Latihan soal, lalu membaca kunci jawaban beribu soal itu, lumayan mencerahkan
teman!. Perlahan amunisi perangku mulai terisi. Aku juga tak lupa ikut memfotokopi
soal-soal dari bimbingan belajar yang diikuti teman-temanku, dari sana bisa
didapatkan gambaran tentang soal-soal yang akan kuhadapi diujian yang
sesungguhnya besok.
H-2
seharusnya menjadi injury time dan
waktu rehat untuk memberikaan oksigenasi yang cukup agar otak bisa lebih fresh menghadapi ujian yang tinggal menghitung jam, itu juga berlaku untukku. H-2 aku
berhasil menamatkan buku “Menikah untuk Bahagia” dan “Jangan Bodoh Mencari
Jodoh”, lagi kesambet apa aku? Haha.. entahlah :)). H-1 setelah pembagian kartu ujian, aku ternyata termasuk peserta ujian
pagi dan gelombang perdana. Itu berarti aku sudah harus bersiap lebih dini untuk
sebelumnya menjalani karangtina. Malamnya aku yang dilanda gundah gulana
mencoba bertahan sampai waktu menunjukkan pukul 12 malam, sebelum akhirnya mataku tak
lagi perkasa menghalau kantuk yang sudah menyergap sejak tadi. Aku pun sukses tertidur
cantik dengan masih memegang modul soal bimbel kopian teman, yang belum selesai
kutamaatkan. Tanpa bantuan alaram aku terbangun 3 jam kemudian, lagi-lagi Allah
Maha Baik, beliau memberiku waktu mengadu pada-Nya disepertiga malam yang
mustajab.
Percaya nggak percaya, saat membaca 200 soal yang tertera dikomputer, aku nyaris tak kuasa
menahan haru, entah mengapa aku merasa pernah membaca nyaris kesemua soal ini. Meski
tak selalu yakin dengan jawabanku, tapi setidaknya semua soal tsb masih mampu ku analisa dengan baik. 200 soal selesai dalam waktu 110 menit, masih
banyak waktu untuk membuatku kembali menelaah satu demi satu soal tadi. Sekali
lagi untuk kesekian kalinya, aku hanya bisa bergumam pelan... Allah Maha Baik.
Tepat
hari ini, aku terbangun dan
mendapati sms dari sahabat karibku Decil. Ia mengatakan pengumuman hasil sudah
ada, lalu menanyakan soal hasil UKDIku. Setahuku pengumuman baru akan keluar tanggal
23 nanti, namun ternyata pengumuman memang sudah terpampang nyata di website resmi AIPKI-KDPI. Alhamdulillah.. sujud syukurku sembahkan, Allah mengabulkan doaku, entah
mungkin karena lelah mendengar doa yang sama kerap kuulang-ulang setelah sholat, juga diantara adzan dan iqamah. Doa serupa yang juga dikirim oleh orang-orang yang teramat menyayangiku.

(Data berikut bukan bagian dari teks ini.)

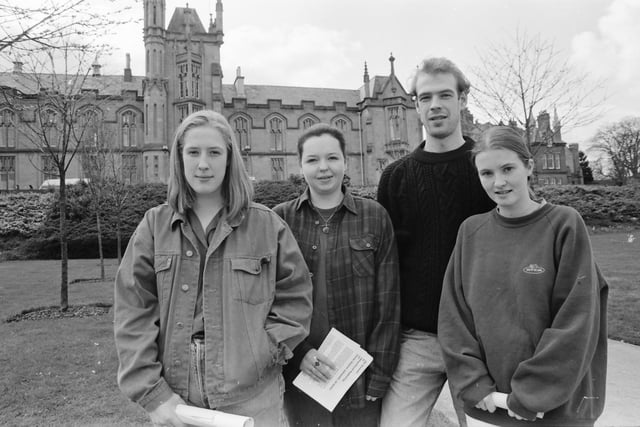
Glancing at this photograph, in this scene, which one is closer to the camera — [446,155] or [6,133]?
[446,155]

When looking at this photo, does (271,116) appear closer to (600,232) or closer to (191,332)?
(600,232)

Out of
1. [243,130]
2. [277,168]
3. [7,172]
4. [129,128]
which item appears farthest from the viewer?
[277,168]

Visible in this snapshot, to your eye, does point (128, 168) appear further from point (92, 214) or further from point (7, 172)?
point (7, 172)

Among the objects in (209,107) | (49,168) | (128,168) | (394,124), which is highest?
(209,107)

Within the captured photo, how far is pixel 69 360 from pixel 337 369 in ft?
15.1

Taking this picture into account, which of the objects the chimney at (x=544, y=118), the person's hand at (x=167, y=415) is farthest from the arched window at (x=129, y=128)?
the person's hand at (x=167, y=415)

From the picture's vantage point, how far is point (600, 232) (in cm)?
2280

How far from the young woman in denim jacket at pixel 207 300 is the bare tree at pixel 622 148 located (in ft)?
184

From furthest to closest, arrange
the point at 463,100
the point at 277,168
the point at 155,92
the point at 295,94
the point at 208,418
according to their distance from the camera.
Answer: the point at 295,94 < the point at 277,168 < the point at 155,92 < the point at 463,100 < the point at 208,418

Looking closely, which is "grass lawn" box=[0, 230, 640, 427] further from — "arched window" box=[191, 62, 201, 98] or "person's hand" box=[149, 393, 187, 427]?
"arched window" box=[191, 62, 201, 98]

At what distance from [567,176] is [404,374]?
5950 centimetres

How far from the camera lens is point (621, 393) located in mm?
4125

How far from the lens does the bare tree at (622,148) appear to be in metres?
49.4

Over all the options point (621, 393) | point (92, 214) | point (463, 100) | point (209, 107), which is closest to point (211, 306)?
point (463, 100)
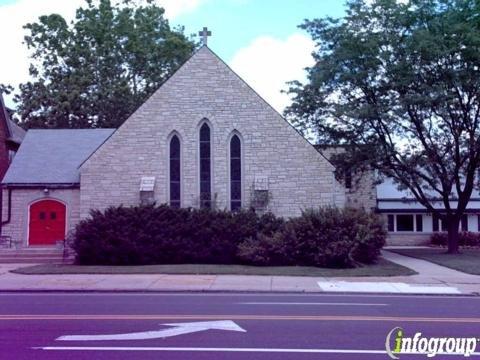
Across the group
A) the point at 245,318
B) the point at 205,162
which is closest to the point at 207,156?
the point at 205,162

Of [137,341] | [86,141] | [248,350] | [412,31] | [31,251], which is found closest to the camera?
[248,350]

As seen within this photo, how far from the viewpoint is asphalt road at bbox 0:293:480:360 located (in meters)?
8.49

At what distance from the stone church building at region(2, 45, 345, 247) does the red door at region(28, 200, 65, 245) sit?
2.39 m

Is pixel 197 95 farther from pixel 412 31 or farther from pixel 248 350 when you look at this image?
pixel 248 350

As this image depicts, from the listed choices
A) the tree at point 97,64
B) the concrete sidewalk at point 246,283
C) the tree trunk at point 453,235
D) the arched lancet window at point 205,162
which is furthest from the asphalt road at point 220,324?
the tree at point 97,64

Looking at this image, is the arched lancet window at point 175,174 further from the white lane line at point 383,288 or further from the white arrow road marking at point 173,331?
the white arrow road marking at point 173,331

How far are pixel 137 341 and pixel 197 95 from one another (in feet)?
65.3

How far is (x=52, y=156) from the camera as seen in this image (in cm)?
3186

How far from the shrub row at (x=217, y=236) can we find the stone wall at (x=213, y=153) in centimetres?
172

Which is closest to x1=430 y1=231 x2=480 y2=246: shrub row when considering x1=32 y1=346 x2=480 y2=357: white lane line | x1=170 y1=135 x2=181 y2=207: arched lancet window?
x1=170 y1=135 x2=181 y2=207: arched lancet window

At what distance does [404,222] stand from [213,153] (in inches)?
791

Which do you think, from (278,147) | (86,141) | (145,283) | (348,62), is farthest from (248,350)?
(86,141)

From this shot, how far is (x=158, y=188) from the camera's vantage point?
2788cm

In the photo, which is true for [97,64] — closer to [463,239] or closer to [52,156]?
[52,156]
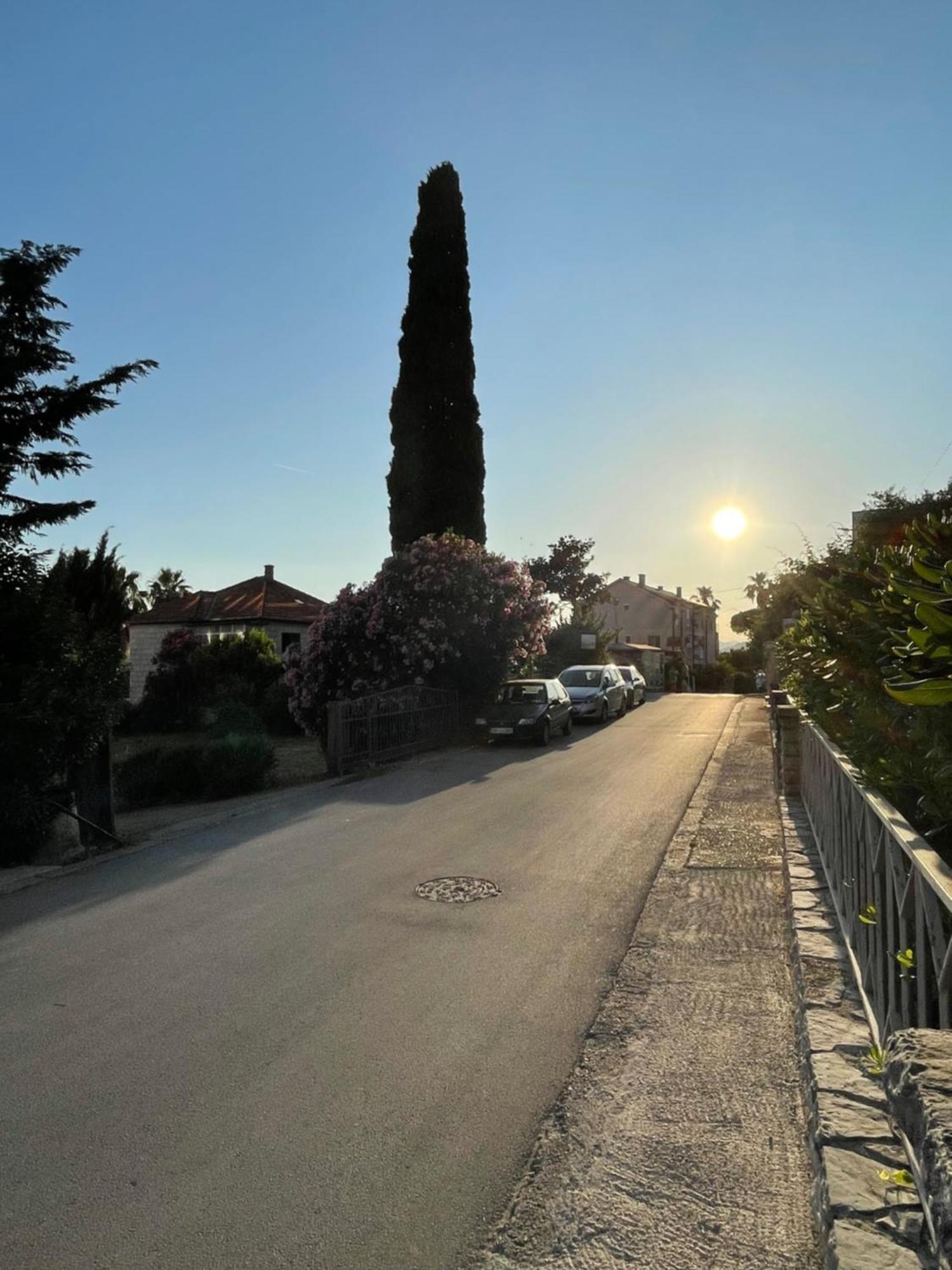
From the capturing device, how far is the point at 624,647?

Allah Maha Baik, hari ini dengan segenap syukurku yang melangit, cita-cita
gadis kecil tadi akhirnya terwujud. “Terimakasih untuk semua kamu yang menuntun
langkahku, untuk semua kamu yang menyelipkan namaku didoamu, untuk semua kamu
yang kucintai karena Allah, ini hadiah untukmu.”